▸ Sezione di testo:
I timori sull'euro si autoalimentano

HUGO DIXON

Quando la fiducia nella stabilità di un regime è scossa, questo può collassare rapidamente. La paura o la speranza del cambiamento altera il comportamento delle persone in modo da rendere più probabile quel cambiamento. Questo vale sia per i regimi politici come l’Egitto di Hosni Mubarak sia per regimi economici come l’euro.

Avere paura che la moneta unica possa crollare, ora rischia di diventare una profezia che si autoavvera. Le banche e gli investitori stanno cominciando a comportarsi come se la moneta unica potesse collassare. I politici e la Banca centrale europea hanno bisogno di ridare fiducia nel fatto che l’euro abbia un futuro. Altrimenti potrebbe degenerare piuttosto in fretta.

Fino a poche settimane fa l’idea che l’euro potesse non sopravvivere all’attuale crisi del debito era di poche frange marginali. Dal summit europeo del 26-27 ottobre è diventato uno scenario ufficialmente contemplato. Al punto che la scorsa settimana i premi di rischio sulle obbligazioni di Stati anche a tripla A come la Francia e l’Austria sono cresciuti a livelli record mentre la Spagna è diventata l’ultimo Paese ad essere risucchiato nella zona a rischio.

▸ Dati registrati:

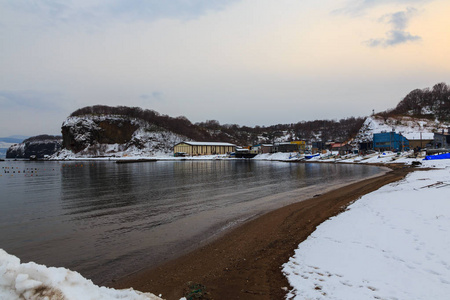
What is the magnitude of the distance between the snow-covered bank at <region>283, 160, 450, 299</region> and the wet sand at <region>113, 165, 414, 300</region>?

▸ Istruzioni dell'esercizio:
**a)** Elenca tutti i Paesi nominati nel testo sull'euro, nell'ordine in cui compaiono.
**b)** Continua il testo sull'euro partendo subito dopo la sua ultima frase.

▸ Risposte in ordine:
**a)** Egitto, Francia, Austria, Spagna.

**b)**
Il summit stesso ha preso due decisioni tecniche che hanno avuto cattive e inaspettate conseguenze. In primo luogo le banche sono andate incontro a uno shock che ha rivelato ai mercati la loro esposizione al debito sovrano là dove prima gli amministratori mantenevano la finzione di posizioni prive di rischio. Questo ha implicato per gli investitori iniziare a tenere i capitali per supportare i loro investimenti nel debito sovrano. Non sorprende che siano diventati più restii ad acquistare obbligazioni. Questo, di conseguenza ha reso più difficile agli Stati finanziarsi.

In secondo luogo il summit ha deciso di costringere le banche ad accettare su base «volontaria» la ristrutturazione del debito greco. Poiché si tratta di azioni su base volontaria non verrà attivato il Cds (credit default swap), un tipo di polizza assicurativa che paga in caso di fallimento del debitore.

Questo braccio di ferro ha convinto gli investitori che i Cds sono uno strumento inutile per fronteggiare il rischio di investire in obbligazioni di Stato dell’eurozona. Senza un argine molti preferiscono non investire affatto in obbligazioni di Stato - di nuovo rendendo la vita difficile agli Stati che devono finanziarsi.

Dopo il vertice le cose sono andate di male in peggio con il disastroso progetto della Grecia di sottoporre a referendum il suo ultimo piano di salvataggio. L’idea è stata abbandonata ma non prima che Francia e Germania suggerissero che Atene poteva essere cacciata dall’euro se non fosse venuta a patti. L’intoppo è che risulterebbe assai difficile isolare il caso greco. Se un Paese può abbandonare la moneta comune, perché non possono farlo altri due, tre, o tutti e 17?

Nel momento in cui gli investitori hanno pensato alla possibilità di un crollo dell’euro hanno iniziato a speculare sulla moneta a rischio. In questo scenario la nuova dracma greca scenderebbe di valore; anche la nuova lira italiana e la peseta spagnola andrebbero al ribasso e persino il nuovo franco francese si deprezzerebbe nei confronti di un vibrante nuovo marco tedesco. Ciò ha dato al mercato un’altra buona ragione per vendere più o meno ogni titolo di Stato non tedesco – di nuovo rendendo più difficile il finanziamento a questi Stati.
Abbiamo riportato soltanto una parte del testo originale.